Personal information
- Born: June 14, 1982 (age 44)

Medal record
Women's taekwondo
Representing Mexico
Olympic Games
| Bronze medal – third place | 2004 Athens | – 57 kg |
World Championships
| Silver medal – second place | 1999 Edmonton | Featherweight |
| Silver medal – second place | 2001 Jeju | Featherweight |
| Silver medal – second place | 2003 Garmisch | Bantamweight |
Pan American Games
| Gold medal – first place | 2003 Santo Domingo | – 57 kg |
| Gold medal – first place | 2007 Rio de Janeiro | – 57 kg |

= Iridia Salazar =

Mexican taekwondo practitioner

Iridia Salazar Blanco (born June 14, 1982) is a Mexican taekwondo practitioner and Olympic medalist.

==Sports career==
She competed at the 2004 Summer Olympics in Athens, where she received a bronze medal in the 57 kg class.

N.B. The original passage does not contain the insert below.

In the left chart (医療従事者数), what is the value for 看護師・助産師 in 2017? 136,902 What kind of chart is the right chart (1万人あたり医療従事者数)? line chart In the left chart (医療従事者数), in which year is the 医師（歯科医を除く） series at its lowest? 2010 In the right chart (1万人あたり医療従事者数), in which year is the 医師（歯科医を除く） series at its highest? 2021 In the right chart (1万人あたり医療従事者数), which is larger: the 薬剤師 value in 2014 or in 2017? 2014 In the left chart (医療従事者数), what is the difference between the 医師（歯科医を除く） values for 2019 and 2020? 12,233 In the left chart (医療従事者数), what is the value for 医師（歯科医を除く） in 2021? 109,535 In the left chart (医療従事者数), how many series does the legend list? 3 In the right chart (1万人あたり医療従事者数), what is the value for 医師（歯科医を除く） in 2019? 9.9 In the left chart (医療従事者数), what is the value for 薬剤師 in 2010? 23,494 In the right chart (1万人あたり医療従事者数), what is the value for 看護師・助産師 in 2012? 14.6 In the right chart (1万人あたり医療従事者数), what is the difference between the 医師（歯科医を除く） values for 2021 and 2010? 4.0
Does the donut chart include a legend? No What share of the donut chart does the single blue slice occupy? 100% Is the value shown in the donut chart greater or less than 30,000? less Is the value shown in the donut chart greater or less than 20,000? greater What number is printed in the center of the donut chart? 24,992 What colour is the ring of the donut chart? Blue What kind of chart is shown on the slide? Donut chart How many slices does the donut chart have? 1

She plays soccer too in Club Casa Blanca Juriquilla

Salazar won a silver medal at the 2001 World Taekwondo Championships in Jeju, and also a silver medal at the 2003 World Taekwondo Championships in Garmisch Partenkirchen. She carried the flag for her native country at the opening ceremony of the 2007 Pan American Games in Rio de Janeiro, Brazil, where she won a gold medal.

==Political career==
In the 2009 mid-term election Salazar entered politics when she ran for Congress as the alternate of Alfonso Martínez Alcázar in Michoacán's eighth district. She represented the constituency in the Chamber of Deputies for the National Action Party (PAN) during the remainder of Martínez Alcázar's term after he resigned his seat on 12 August 2011.